The rise of not-in-my-backyard, or NIMBY, movement here was perhaps inevitable. But if the German power giant Tennet Energy has its way, opponents will not thwart the German dream of building a better grid to meet the nuclear phase out goals. A Tennet spokeswoman stressed that the planned route of new lines is not yet finalized. She says the company is working with citizens throughout the affected areas to hear their concerns and work on a solution.

But Graf and Franzen and many others in the north aren't convinced yet. Franzen says he's sounding a wake up call to a public he says is just starting to realize the problems of more high tension lines stretching across the German landscape.

FRANZEN: (Foreign language spoken)

WESTERVELT: Many city dwellers come here and think, oh, how lovely. And an hour later, they're back in the city, switch on their lights and think nothing more of it, he says angrily. We're the ones that will have to live with electricity overhead. We are the ones who'll have to deal with the daily strains. It's all well and good to build more wind farm, he adds, but we have to live with the power lines.

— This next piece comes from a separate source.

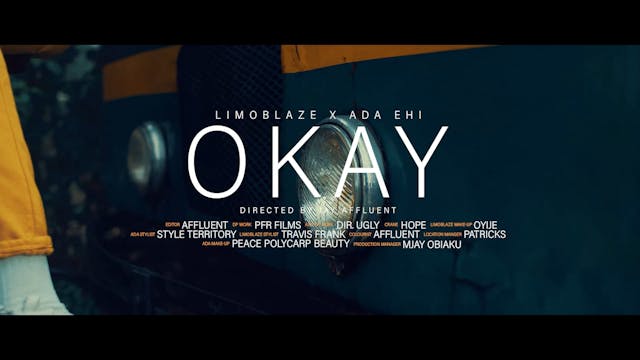 OKAY - LIMOBLAZE Feat ADA EHI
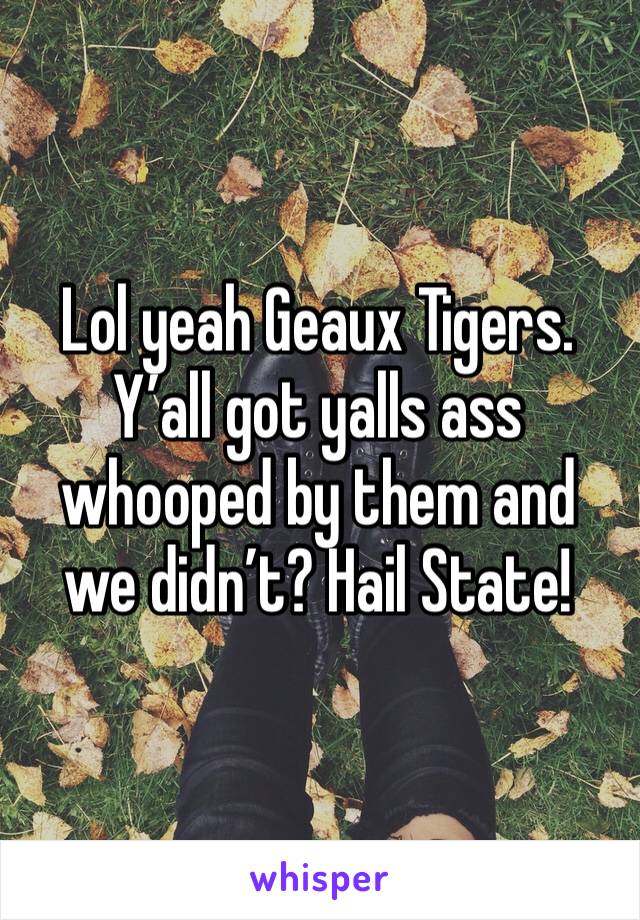 Lol yeah Geaux Tigers. Y’all got yalls ass whooped by them and we didn’t? Hail State!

WESTERVELT: Back at the wind farm on the North Sea near the Danish border, former air force pilot Holger Arntzen says the future of renewable energy in Germany is bright if people can adapt. Arntzen is now project manager of Wind Comm, a nonprofit that supports wind farm development. For him, the key to stopping the backlash against the power lines is to do more to inform Germans that the nuclear phase out comes with a price and changes in lifestyle.

HOLGER ARNTZEN: To show what is possible and how I, as a citizen, can influence the load on the grid; like putting on my dishwasher only when the sun shines because we have a lot of photo voltaic. Or waiting with the dishwasher if we have no wind. People must accept the post-nuclear phase has direct impact on how I live, how they live.

WESTERVELT: That may be a hard sell, even to the practical-minded Germans. The fact is the post-Fukushima consensus here has given way to growing concerns about rising energy costs. The debate is intensifying over just who will pay for the transition to renewable energy, how it will happen, how fast and through whose backyards.

Eric Westervelt, NPR News, in Preetz, Germany.